** START **

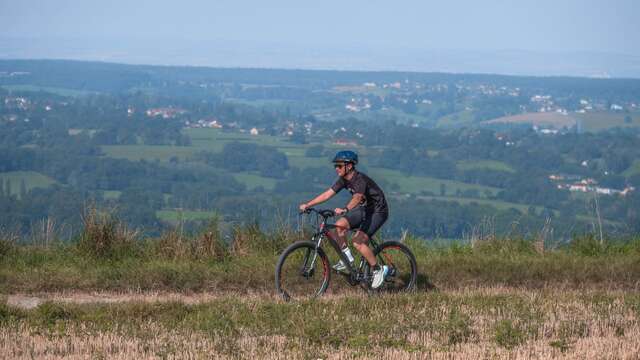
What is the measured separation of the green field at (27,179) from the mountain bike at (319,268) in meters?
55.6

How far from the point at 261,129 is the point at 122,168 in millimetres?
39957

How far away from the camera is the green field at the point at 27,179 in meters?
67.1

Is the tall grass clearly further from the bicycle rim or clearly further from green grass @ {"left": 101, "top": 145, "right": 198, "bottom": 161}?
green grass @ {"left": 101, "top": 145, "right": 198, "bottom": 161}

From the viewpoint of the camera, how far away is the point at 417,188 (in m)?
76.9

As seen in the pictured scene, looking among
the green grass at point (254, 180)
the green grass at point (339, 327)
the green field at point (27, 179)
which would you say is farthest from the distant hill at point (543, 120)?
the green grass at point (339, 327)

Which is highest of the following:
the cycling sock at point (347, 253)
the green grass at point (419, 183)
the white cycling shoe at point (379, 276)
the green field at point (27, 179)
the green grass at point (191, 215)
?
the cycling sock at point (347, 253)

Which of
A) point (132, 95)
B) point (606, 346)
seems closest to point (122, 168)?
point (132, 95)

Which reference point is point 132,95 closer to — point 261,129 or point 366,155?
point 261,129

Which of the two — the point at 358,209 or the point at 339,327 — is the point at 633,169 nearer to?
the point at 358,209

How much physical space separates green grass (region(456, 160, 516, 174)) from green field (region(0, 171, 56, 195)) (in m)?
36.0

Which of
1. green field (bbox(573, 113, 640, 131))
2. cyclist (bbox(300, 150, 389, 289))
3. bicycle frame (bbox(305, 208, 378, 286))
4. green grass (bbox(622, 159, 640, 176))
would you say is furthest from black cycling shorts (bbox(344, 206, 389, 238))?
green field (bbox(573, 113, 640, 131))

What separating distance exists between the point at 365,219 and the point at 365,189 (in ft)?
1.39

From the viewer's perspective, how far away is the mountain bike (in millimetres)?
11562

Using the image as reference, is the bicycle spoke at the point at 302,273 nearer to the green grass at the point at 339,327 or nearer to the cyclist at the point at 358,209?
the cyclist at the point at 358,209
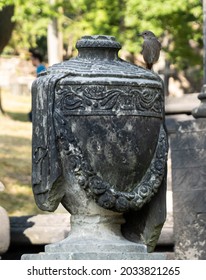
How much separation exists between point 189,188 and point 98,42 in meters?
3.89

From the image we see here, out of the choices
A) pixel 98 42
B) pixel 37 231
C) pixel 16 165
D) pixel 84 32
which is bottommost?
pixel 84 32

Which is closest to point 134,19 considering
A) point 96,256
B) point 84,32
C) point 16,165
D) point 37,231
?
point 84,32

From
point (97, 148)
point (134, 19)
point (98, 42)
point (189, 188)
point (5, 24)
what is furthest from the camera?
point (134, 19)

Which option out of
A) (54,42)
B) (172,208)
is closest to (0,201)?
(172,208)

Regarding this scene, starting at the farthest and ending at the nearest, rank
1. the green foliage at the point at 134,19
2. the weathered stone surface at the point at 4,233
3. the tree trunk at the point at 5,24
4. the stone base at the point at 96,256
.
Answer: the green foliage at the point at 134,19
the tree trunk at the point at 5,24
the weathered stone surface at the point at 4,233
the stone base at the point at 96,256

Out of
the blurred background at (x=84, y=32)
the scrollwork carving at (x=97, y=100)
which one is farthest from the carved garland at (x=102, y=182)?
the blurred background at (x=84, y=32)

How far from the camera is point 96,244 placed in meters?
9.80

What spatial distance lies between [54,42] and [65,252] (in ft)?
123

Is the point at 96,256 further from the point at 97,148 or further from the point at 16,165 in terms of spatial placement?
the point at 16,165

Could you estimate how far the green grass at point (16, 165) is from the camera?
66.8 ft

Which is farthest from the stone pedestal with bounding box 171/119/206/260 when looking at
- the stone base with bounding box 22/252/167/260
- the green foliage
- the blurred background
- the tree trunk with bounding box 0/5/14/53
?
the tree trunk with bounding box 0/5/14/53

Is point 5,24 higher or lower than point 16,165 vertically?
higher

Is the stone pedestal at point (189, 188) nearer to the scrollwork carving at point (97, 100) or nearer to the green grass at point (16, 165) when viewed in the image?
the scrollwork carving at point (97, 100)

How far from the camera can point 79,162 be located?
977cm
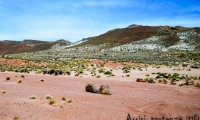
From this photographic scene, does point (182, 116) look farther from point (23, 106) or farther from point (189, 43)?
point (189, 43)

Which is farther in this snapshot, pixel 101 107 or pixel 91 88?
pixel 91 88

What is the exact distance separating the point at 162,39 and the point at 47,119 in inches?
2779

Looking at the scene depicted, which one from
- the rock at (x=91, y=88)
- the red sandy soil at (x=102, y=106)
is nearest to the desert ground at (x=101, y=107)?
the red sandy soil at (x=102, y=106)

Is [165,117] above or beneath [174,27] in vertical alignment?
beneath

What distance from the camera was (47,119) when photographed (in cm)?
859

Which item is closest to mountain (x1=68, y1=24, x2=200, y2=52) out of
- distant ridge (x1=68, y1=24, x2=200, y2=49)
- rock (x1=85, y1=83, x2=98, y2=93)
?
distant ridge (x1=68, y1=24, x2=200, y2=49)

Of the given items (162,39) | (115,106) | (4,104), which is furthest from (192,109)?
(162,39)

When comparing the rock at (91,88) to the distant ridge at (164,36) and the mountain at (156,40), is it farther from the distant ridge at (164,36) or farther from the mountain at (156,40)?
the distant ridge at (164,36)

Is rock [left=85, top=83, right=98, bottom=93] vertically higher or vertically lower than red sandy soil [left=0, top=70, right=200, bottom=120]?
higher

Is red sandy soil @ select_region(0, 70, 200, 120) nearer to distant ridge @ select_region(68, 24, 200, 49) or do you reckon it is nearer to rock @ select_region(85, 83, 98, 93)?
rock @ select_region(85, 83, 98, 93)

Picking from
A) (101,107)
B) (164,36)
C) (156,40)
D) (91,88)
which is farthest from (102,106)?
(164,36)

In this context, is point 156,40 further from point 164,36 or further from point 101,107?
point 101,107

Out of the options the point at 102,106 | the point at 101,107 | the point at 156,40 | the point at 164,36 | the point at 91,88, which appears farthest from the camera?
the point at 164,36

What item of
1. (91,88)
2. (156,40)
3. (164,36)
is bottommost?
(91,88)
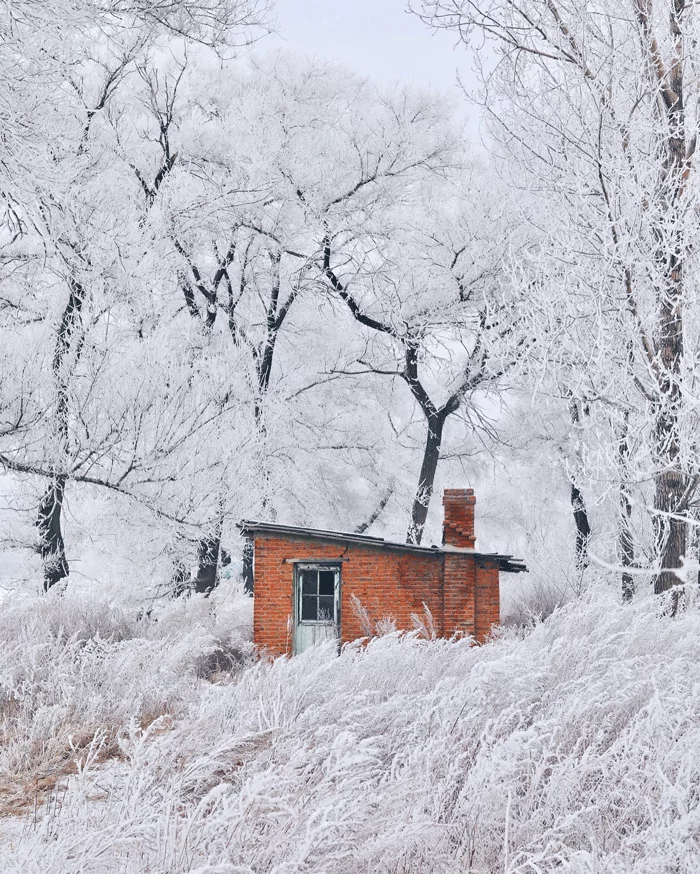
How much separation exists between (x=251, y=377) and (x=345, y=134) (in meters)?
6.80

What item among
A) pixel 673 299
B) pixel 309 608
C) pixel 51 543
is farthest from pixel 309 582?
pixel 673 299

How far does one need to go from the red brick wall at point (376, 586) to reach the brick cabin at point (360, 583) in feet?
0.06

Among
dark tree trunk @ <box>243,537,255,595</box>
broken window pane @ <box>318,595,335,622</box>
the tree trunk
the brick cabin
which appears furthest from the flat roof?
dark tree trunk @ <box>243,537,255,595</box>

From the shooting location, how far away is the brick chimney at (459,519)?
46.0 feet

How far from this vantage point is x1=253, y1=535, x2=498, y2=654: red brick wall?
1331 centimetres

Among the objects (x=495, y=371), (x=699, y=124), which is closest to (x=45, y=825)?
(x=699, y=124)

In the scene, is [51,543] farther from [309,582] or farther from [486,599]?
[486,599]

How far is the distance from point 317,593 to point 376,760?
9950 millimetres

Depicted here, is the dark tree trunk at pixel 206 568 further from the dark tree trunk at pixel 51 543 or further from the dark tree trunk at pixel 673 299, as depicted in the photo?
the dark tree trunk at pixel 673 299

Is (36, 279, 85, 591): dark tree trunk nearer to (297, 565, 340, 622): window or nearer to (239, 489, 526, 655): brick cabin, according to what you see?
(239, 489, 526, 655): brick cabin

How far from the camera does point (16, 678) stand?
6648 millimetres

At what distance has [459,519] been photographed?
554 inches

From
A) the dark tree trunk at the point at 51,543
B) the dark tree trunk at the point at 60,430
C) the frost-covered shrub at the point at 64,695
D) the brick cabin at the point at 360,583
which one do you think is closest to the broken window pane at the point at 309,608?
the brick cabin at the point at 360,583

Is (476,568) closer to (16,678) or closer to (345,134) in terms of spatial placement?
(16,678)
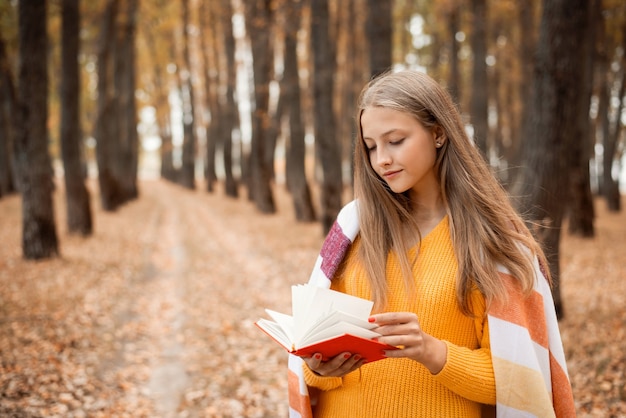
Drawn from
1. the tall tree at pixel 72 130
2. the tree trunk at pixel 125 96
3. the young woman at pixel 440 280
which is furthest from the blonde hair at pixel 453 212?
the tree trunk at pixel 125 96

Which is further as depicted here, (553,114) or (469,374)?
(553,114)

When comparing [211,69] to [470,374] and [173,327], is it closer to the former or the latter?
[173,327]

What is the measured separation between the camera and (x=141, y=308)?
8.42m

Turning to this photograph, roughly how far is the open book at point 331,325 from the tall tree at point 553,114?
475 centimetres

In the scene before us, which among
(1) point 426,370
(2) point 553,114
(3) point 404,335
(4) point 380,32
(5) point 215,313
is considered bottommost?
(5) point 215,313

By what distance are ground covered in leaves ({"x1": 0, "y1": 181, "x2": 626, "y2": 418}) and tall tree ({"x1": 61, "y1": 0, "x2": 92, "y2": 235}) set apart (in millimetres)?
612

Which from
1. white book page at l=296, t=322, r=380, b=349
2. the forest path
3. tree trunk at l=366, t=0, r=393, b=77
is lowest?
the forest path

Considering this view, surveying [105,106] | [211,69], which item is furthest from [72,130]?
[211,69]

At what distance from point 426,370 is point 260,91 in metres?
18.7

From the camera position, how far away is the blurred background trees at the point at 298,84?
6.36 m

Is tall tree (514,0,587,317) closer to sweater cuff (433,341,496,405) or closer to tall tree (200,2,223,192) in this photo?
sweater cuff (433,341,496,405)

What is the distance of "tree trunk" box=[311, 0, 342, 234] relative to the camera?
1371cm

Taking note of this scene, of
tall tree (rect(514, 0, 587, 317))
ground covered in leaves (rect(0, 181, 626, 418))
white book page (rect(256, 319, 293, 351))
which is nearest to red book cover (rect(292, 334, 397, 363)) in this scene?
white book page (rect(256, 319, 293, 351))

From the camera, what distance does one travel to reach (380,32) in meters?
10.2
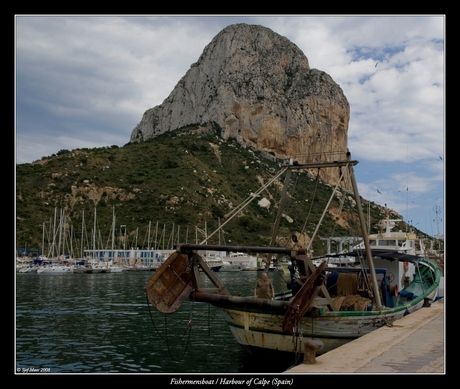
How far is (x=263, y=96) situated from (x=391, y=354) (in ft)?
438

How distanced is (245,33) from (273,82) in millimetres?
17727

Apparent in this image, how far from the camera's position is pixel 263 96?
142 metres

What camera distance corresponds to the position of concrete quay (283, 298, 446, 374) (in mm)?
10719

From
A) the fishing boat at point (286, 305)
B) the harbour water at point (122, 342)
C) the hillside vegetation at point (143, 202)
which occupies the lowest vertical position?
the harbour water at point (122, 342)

** END **

# [Short exercise]
Each line from the one that contains "At what distance from" to the end of the listing must be quoted exactly; no other line and no picture belongs in the copy.

# [Written reply]
At what distance from point 426,370 is point 260,91 in metres?
18.7

From the camera position, how far away is the blurred background trees at the point at 298,84?
6.36 m

Is tall tree (514,0,587,317) closer to sweater cuff (433,341,496,405) or closer to tall tree (200,2,223,192) in this photo?
sweater cuff (433,341,496,405)

What is the distance of "tree trunk" box=[311, 0, 342, 234] relative to the camera?
1371cm

Taking note of this scene, of
tall tree (rect(514, 0, 587, 317))
ground covered in leaves (rect(0, 181, 626, 418))
white book page (rect(256, 319, 293, 351))
which is nearest to red book cover (rect(292, 334, 397, 363)) in this scene?
white book page (rect(256, 319, 293, 351))

From the camera, what distance does one travel to reach (380,32) in meters?
10.2
How far is (x=263, y=96) situated from (x=391, y=354) (in ft)?
438

How distanced is (245,33) from (273,82) in millimetres?
17727

Apparent in this image, how far from the camera's position is pixel 263 96?
142 metres

What camera distance corresponds to the position of concrete quay (283, 298, 446, 374) (in mm)?
10719

From
A) the fishing boat at point (286, 305)
B) the harbour water at point (122, 342)
C) the hillside vegetation at point (143, 202)
which occupies the lowest vertical position?
the harbour water at point (122, 342)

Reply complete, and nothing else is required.